The success of women in Dutch education is remarkable. Nowadays they graduate faster and more often than men.

Today, women in their mid thirties have a higher education than men of the same age category. Almost 43% of these women have a High School or Academic degree – about 5% higher than their male peer group (Study ‘Netherlands’).

Also in the labour market women are increasingly more successful. Talented women successfully entered “old-boy-network” roles in i.e. sales and front-line management.

When I was working as a junior salesman at SC Johnson (Johnson Wax) I already realized that female colleagues would make our business more successful. My manager realized this as well. He was a modern guy and established a ‘Lady sales team’ to sell our products to supermarkets. A brilliant move: supermarket owners did hardly free up time for us, salesmen, but they did free up time for our female colleagues. Nowadays you see an increasing number of female account managers in the technical fields as well.

Surprising?

No, not at all! Women, generally, score 13% higher on interpersonal sensitivity than men. This is an asset, especially in positions that rely on interaction with others.

Unfortunately women remain underrepresented in middle and executive management roles.

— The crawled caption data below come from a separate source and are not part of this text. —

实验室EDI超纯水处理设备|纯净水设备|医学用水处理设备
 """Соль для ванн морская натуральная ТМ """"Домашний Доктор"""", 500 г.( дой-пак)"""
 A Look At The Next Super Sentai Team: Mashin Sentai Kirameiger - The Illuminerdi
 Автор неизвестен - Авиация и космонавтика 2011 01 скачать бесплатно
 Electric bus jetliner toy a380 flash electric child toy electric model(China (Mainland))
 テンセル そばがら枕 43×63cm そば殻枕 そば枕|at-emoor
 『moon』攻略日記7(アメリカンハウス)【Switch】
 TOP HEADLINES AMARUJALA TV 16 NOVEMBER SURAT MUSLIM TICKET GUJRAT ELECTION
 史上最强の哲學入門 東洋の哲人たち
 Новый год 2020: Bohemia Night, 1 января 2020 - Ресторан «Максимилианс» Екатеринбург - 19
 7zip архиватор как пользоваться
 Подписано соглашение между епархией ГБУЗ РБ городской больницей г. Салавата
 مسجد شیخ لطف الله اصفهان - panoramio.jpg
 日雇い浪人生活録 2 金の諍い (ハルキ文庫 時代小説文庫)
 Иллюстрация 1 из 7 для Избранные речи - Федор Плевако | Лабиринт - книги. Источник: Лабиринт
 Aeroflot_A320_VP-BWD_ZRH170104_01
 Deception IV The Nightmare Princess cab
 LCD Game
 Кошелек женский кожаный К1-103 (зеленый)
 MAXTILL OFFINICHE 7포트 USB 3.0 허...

Men and women score nearly equally in their ability to drive businesses, but fewer women are able to get beyond lower-level leadership positions. According to a Dutch study the number of women in executive roles increased from 19,8% to 21,2% between 2013 and 2015. Globally the numbers are similar, sometimes even worse. The Dutch aim – 30% of women in executive leadership roles – is still a long way to go. Interestingly enough 6 out of 10 employees are dissatisfied with their manager, 41% due to lack of personal attention and care.  Women managers  score higher on soft skills such as understanding (18%), engagement (11%) and active listening skills (13%). This seems like a valid reason for women to step up and for businesses to take advantage of the qualities women have to offer.

I know one thing for sure: a balanced team – with men and woman – is proven to be far more effective and profitable. That is why it is obvious that we need more women in higher-level leadership. So support actively talented women to climb the organizational ladder!